You dont understand, shed said. You dont know what youre talking about! Then shed gone into the bedroom and locked the door and hed stood outside, saying:
Just promise me you wont let him touch you, Adda! Thats all I want to hear! Just that you wont let him touch you! You dont have to tell me anything else except that you wont let him touch you! Thats all I want to hear! Just that he wont touch you!
Len had never hoped for anything and with her there was hope he could hope for something Christ what if she doesnt come back?
He needed her in the morning before he went to work. He needed her in the evening when he came home, tired. He was lowman all day.
He couldnt even tell you how he needed her.
She ***** ** **** *** ** *** *** **** * *****.
Now he stopped in front of the apartment building, looked up.
(Please dont leave, Adda. Just stay. It makes me crazy. Dont leave, Adda. Stay. Please stay.)
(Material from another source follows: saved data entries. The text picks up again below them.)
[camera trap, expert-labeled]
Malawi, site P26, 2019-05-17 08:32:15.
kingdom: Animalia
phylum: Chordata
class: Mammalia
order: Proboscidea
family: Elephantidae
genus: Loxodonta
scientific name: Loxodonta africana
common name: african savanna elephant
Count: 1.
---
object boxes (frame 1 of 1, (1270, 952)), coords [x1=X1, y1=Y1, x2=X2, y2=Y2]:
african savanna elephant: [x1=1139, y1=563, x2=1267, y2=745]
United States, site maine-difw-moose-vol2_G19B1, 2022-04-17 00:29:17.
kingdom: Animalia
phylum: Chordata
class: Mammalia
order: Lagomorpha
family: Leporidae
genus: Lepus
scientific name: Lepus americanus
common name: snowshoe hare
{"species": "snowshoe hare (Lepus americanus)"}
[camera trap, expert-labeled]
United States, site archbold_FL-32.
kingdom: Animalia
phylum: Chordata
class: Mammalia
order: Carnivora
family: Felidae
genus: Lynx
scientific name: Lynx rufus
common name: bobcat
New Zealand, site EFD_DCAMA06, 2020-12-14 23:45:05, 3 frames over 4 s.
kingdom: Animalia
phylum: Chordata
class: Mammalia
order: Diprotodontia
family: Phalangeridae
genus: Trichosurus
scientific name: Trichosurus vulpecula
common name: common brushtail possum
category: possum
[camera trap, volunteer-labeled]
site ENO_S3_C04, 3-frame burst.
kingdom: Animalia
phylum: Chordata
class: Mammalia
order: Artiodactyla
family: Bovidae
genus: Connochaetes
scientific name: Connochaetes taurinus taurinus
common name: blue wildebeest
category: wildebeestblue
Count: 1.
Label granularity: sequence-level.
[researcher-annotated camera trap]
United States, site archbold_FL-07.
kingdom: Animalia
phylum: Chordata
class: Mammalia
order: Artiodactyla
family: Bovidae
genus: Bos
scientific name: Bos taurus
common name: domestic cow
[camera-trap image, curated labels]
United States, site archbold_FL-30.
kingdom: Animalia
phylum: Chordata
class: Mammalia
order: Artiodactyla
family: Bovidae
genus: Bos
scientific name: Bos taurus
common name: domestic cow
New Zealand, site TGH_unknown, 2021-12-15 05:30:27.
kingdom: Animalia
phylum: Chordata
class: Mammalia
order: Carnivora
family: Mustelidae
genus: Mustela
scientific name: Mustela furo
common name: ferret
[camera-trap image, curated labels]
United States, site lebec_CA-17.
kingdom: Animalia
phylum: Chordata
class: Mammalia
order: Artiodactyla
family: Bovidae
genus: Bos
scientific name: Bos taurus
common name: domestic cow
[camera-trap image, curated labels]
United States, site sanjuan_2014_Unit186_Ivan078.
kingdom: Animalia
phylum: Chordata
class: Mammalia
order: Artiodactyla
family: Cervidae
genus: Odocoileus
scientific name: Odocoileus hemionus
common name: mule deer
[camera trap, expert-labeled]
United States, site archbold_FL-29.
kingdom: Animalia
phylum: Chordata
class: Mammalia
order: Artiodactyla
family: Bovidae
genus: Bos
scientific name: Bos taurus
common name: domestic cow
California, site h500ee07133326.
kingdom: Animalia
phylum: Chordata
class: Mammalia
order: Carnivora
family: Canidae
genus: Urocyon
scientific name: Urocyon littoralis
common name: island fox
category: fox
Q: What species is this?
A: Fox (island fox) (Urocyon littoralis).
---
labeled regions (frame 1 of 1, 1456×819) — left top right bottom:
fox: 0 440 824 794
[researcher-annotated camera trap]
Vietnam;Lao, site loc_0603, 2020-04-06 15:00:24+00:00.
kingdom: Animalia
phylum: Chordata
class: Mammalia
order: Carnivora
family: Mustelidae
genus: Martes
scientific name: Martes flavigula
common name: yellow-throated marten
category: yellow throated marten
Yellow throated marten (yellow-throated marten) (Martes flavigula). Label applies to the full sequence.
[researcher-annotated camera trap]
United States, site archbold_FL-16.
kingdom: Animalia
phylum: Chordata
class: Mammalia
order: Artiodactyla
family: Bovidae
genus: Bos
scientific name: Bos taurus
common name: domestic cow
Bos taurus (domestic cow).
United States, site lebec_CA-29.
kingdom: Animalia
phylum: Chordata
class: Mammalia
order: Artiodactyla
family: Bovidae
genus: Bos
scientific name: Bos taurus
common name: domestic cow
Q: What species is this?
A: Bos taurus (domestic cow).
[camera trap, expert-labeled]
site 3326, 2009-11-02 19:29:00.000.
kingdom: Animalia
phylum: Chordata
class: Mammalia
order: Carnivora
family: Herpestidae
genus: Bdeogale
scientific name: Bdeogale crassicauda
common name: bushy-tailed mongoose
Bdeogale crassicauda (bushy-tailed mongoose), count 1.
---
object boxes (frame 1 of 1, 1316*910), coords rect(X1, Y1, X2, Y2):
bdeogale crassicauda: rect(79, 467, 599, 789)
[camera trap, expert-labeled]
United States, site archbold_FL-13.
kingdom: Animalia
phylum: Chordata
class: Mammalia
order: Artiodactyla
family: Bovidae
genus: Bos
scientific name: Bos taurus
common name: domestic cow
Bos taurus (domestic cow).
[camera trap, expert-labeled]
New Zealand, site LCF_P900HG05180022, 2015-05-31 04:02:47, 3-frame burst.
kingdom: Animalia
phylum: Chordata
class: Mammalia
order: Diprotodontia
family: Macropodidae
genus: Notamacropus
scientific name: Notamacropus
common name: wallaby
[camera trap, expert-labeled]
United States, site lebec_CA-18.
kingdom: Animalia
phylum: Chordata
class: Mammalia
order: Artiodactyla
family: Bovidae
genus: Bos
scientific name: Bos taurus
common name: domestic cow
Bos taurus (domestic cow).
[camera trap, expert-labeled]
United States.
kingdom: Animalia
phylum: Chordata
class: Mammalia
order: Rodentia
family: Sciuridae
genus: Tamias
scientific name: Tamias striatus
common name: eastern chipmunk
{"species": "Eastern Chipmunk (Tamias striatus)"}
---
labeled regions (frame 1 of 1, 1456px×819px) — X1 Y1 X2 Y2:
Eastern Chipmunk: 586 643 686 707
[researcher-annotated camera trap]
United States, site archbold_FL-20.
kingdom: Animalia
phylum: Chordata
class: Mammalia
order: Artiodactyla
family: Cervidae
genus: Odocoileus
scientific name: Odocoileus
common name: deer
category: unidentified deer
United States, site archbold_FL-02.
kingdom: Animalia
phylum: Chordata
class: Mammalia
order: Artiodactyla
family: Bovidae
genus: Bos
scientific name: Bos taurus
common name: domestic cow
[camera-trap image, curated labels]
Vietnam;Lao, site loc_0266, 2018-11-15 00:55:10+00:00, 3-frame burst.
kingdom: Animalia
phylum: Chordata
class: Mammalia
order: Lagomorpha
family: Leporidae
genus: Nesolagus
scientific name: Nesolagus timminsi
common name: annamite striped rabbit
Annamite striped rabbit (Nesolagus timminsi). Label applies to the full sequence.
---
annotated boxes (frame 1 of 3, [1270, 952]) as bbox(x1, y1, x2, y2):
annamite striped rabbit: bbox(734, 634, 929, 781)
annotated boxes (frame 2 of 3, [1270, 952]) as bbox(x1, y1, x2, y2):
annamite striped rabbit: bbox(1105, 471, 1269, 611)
Len sat down on the curb and lit a smoke.
Adda, after counting in her head much more time than it should have taken Len to dial the code to the front door, open it, walk through the lobby, then up the five steps, around the corner, open the door to the stairwell and walk through, then up the two flights of stairs, through the door, then make a right turn, then a left, then down the hall and open the apartment door, got up again from the bed and, lifting the curtain with her fingers, looked down.